Hooksett Riverwalk Trail links community to Allenstown


May 20—Ten years in the making, the 1.5-mile Hooksett Riverwalk Trail is an escape into nature.

It’s also a monarch butterfly way station, a front row seat on the Merrimack River, a carefree path through meadows and wetlands and a place to retreat from work and the raw-nerve buzz of I-93.

Fans and volunteers who helped to make the trail happen gathered last week at the trailhead to celebrate its grand opening.

“It’s the best thing that’s happened to recreation in Hooskett,” said Denise Volk, who treks part or all of it with walking poles, often with her husband, and sometimes with her son and granddog.

Nice trail?

“It is! It is!” said an after-work walker sampling it for the first time.

Accessibility

The trail is just one example of towns improving outdoor access and opportunities for regular exercise by buying and assembling privately owned parcels of lands, securing permits and easements and building walkways over wet areas to create walking tours. The result is postcard snapshots and close-ups of the natural world, soundtrack free of charge.

“We really think this is a flagship of the conservation efforts of Hooksett,” said David Hess, a former resident and past member of the town’s Conservation Commission, who helped steer the project through acquisitions and rights of way.

“I think the biggest thing is it connects the two towns (Hooksett and Allenstown). It’s rare to have this much conservation land — 226 acres, 3,900 feet of frontage — on the Merrimack south of Concord,” said Hooksett Conservation Chair Cindy Robertson. The entire trail is accessible to wheelchairs and people with walkers and strollers, “which is amazing.”

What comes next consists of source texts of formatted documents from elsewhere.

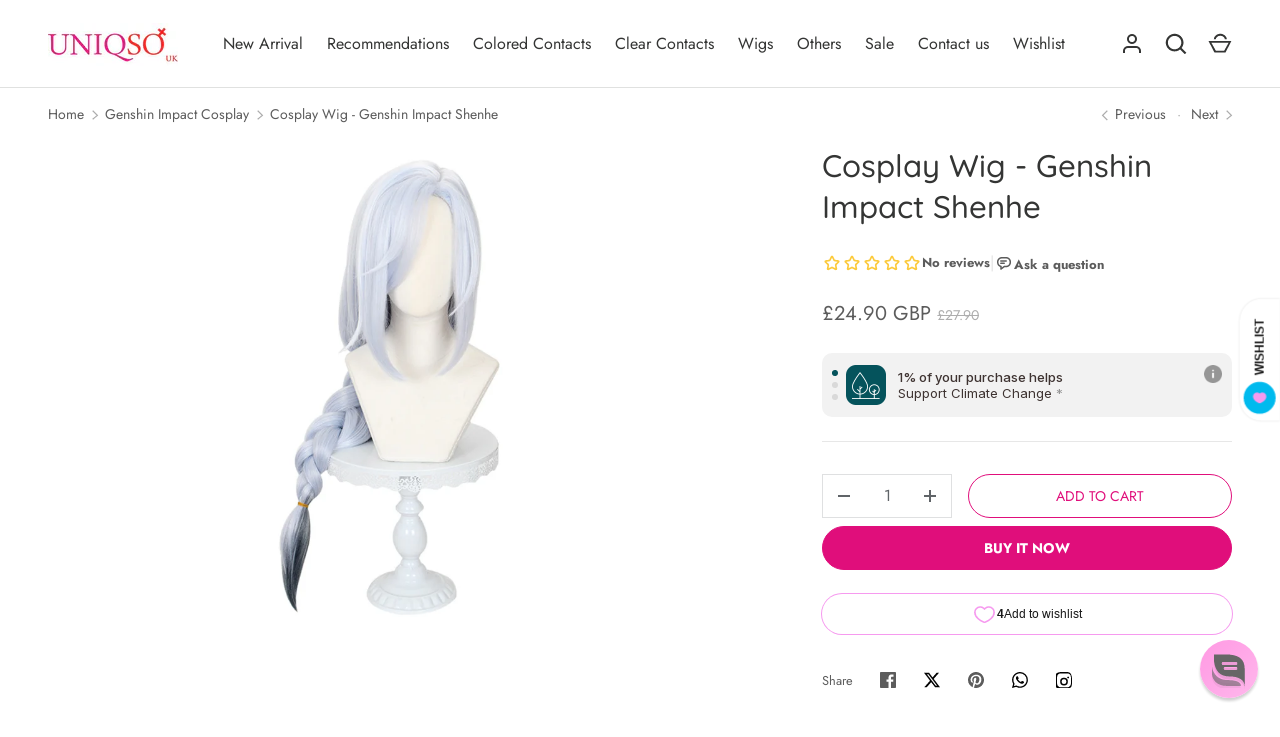

--- FILE ---
content_type: text/css
request_url: https://uk.uniqso.com/cdn/shop/t/47/assets/predictive-search.css?v=99429969423392031231738929114
body_size: -242
content:
.search__reset{margin-inline-end:8px;padding:12px}.search__reset:after{content:"";position:absolute;top:12px;right:-8px;width:1px;height:24px;opacity:.3;background:currentColor}[dir=rtl] .search__reset{right:auto;left:74px}[dir=rtl] .search__reset:after{right:auto;left:-8px}.predictive-search{--heading-color: var(--text-color);display:none}.search-drawer .predictive-search{margin-top:calc(6 * var(--space-unit))}predictive-search[open] .predictive-search{display:block;z-index:31}.predictive-search .tablist__scroller{margin:0 0 -28px;padding:0 0 32px}.search-page-form predictive-search[open] .overlay{z-index:30}.search-page-form predictive-search[open] .search__form{z-index:32}.search-page-form .predictive-search{position:absolute;top:calc(var(--gutter) * -1);left:calc(var(--gutter) * -1);width:calc(100% + var(--gutter) * 2);padding:100px var(--gutter) var(--gutter)}.predictive-search__list{margin:0 -16px}.predictive-search__item:hover,.predictive-search__item[aria-selected=true]{background-color:rgba(var(--text-color)/.05)}.predictive-result{padding:12px 16px}.predictive-result__media{flex:0 0 56px;width:56px;margin-inline-end:calc(4 * var(--space-unit))}.predictive-search__view-all{margin-top:8px;padding:16px}.predictive-search__view-all>.icon{width:16px;margin-inline-start:8px}.predictive-search__no-results{padding:32px 12px 24px}.predictive-result--suggestion{padding:8px 12px;color:rgb(var(--text-color)/.6)}.predictive-result--suggestion mark{background-color:transparent;color:rgb(var(--text-color))}.search-drawer .overlay,predictive-search[open]+.search-drawer__quick-links{display:none}
/*# sourceMappingURL=/cdn/shop/t/47/assets/predictive-search.css.map?v=99429969423392031231738929114 */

If you’re lucky, you may spot nesting eagles on a small island in the river, Robertson said. Neighbors and walkers have reported deer, moose and otters, and a neighbor’s game camera caught a meandering bobcat. The area is a designated monarch way station because of the abundance of milkweed in several open fields, Robertson said.

The trail begins at a parking lot at 101 Merrimack St., Hooksett, beside the Amoskeag Rowing Club, and emerges at the Allenstown border at Ferry Street.

Hooksett contributed $115,000 toward the venture, Hess said. The rest of the roughly half-million dollars came from gifts and grants, including a $150,000 aquatic reserve grant from the New Hampshire Department of Environmental Services. Manchester Sand & Gravel provided an easement at no charge. The Society for the Protection of New Hampshire Forests paid $60,000 for an easement to preserve the land in the future.

“It was not a difficult project to sell,” Hess said. “It brings the community together in a natural setting. Even though we’re so close to the highway, it’s a place you can escape for today. It’s an island of tranquility.”

“So far, not bad,” said a walker near a bench on the loop through the marshland, which contains several wide wooden walkways.